Reisevertrag/Pauschalreiserecht
Im Gegensatz zu einer ->Individualreise genießen Verbraucher, die eine ->Pauschalreise buchen, zusätzlichen verbraucherrechtlichen Schutz gemäß den ->§§ 651a bis m BGB. In dem § 651a Abs. 1 BGB wird der Reiseveranstalter durch den Reisevertrag dazu verpflichtet, dem Reisenden eine Gesamtheit von Reiseleistungen (Pauschalreise) zu erbringen. Unter dem Begriff der Pauschalreise versteht man eine Reise, die der Reiseveranstalter mit mindestens zwei typischen Reiseleistungen anbietet.

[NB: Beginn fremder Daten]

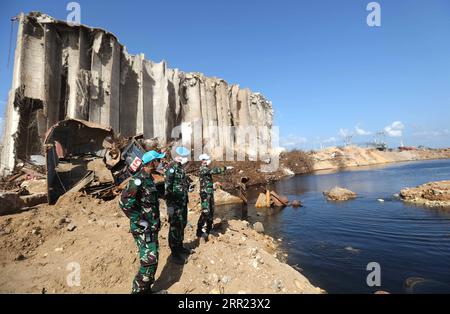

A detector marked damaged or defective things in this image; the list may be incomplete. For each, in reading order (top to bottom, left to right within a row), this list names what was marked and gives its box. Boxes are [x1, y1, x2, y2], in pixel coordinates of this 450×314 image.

damaged grain silo [0, 12, 274, 175]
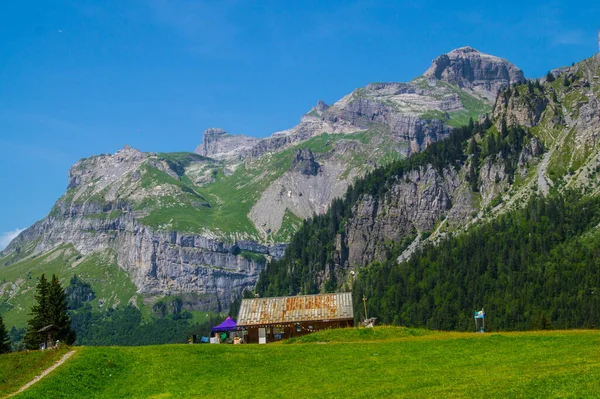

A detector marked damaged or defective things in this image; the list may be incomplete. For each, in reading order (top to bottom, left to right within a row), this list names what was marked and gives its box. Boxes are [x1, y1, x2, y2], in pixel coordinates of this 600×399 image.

rusty metal roof [237, 292, 354, 326]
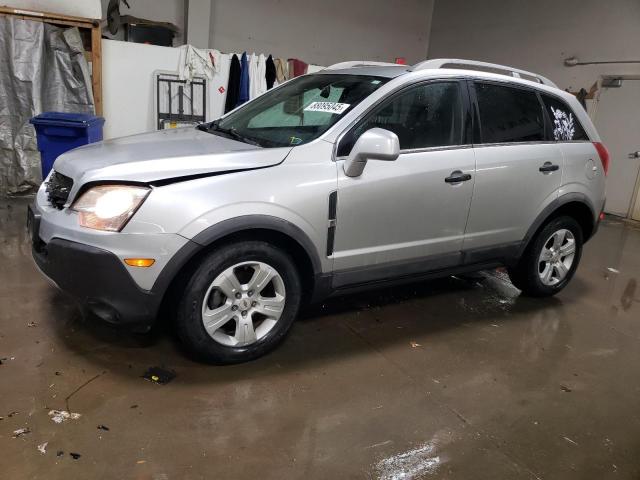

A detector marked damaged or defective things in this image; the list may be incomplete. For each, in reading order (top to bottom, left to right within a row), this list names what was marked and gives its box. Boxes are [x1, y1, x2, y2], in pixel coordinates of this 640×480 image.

broken plastic piece on ground [142, 366, 176, 384]
broken plastic piece on ground [48, 408, 81, 424]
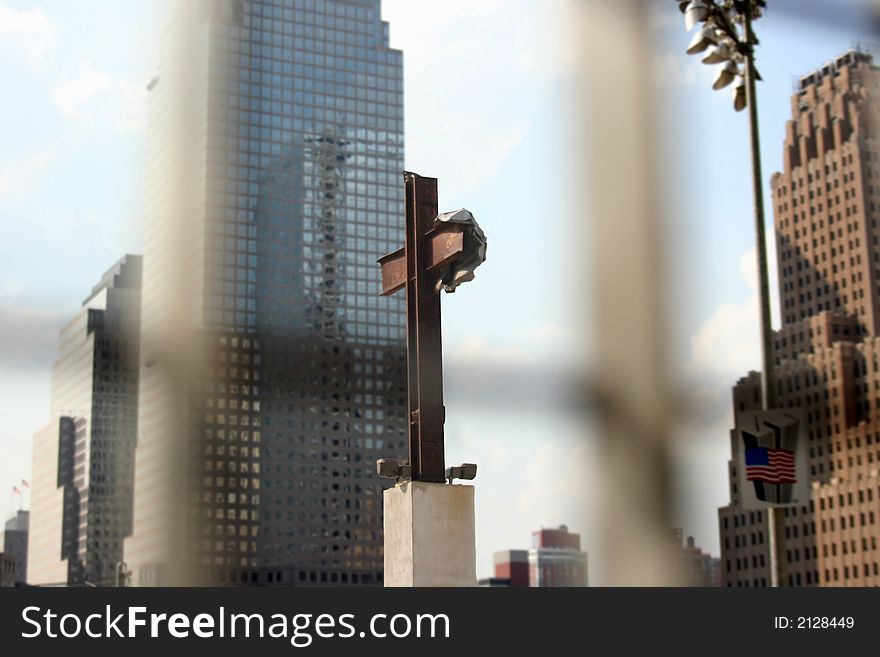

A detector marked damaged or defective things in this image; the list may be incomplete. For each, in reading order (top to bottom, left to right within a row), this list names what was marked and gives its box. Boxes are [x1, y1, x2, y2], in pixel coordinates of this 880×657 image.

rusted metal cross [380, 173, 470, 482]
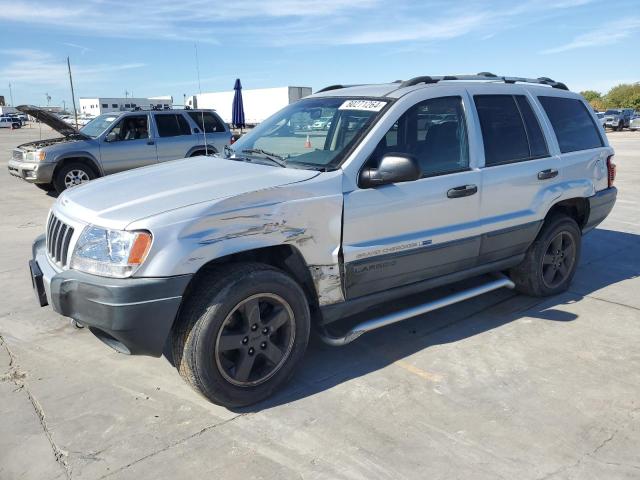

Typische Reiseleistungen können beispielsweise sein: die Beförderdung zum Reiseziel und Unterkunft, Busfahrt und Skikurs, Beförderung zum Reiseziel und Zurverfügungstellen eines Mietwagens, Beförderung zum Reiseziel und Verkaufsveranstaltungen, Unterkunft am Reiseziel und Sprachkurs. Die Leistungen müssen nach einem festgelegten Programm als Gesamtpaket angeboten werden, sozusagen miteinander „gebündelt“ sein. Ein Indiz dafür kann ein Prospekt sein, der Gesamtpreis oder die Ausgabe eines Sicherungsscheins (§ 651k BGB) sein. Auch kann man bei einem Katalog oder Internetangebot nach dem Baukastensystem hiervon ausgehen. Jedoch handelt es sich um keine Pauschalreise, wenn auf Wunsche des Kunden, aus verschiedenen Katalogen Einzelleistungen zusammengestellt werden und auf der Reisebestätigung vermerkt ist, dass das Reisebüro lediglich als Vermittler auftritt.
Das Hauptproblem des Pauschalreiserechts sind die Reisemängel. Der Reiseveranstalter hat nämlich gemäß § 651c BGB die Reise so zu erbringen, dass sie die zugesicherten Eigenschaften hat und nicht mit Fehlern behaftet ist, die den Wert oder die Tauglichkeit zu dem gewöhnlichen oder nach dem Vertrag vorausgesetzten Nutzen aufheben oder mindern.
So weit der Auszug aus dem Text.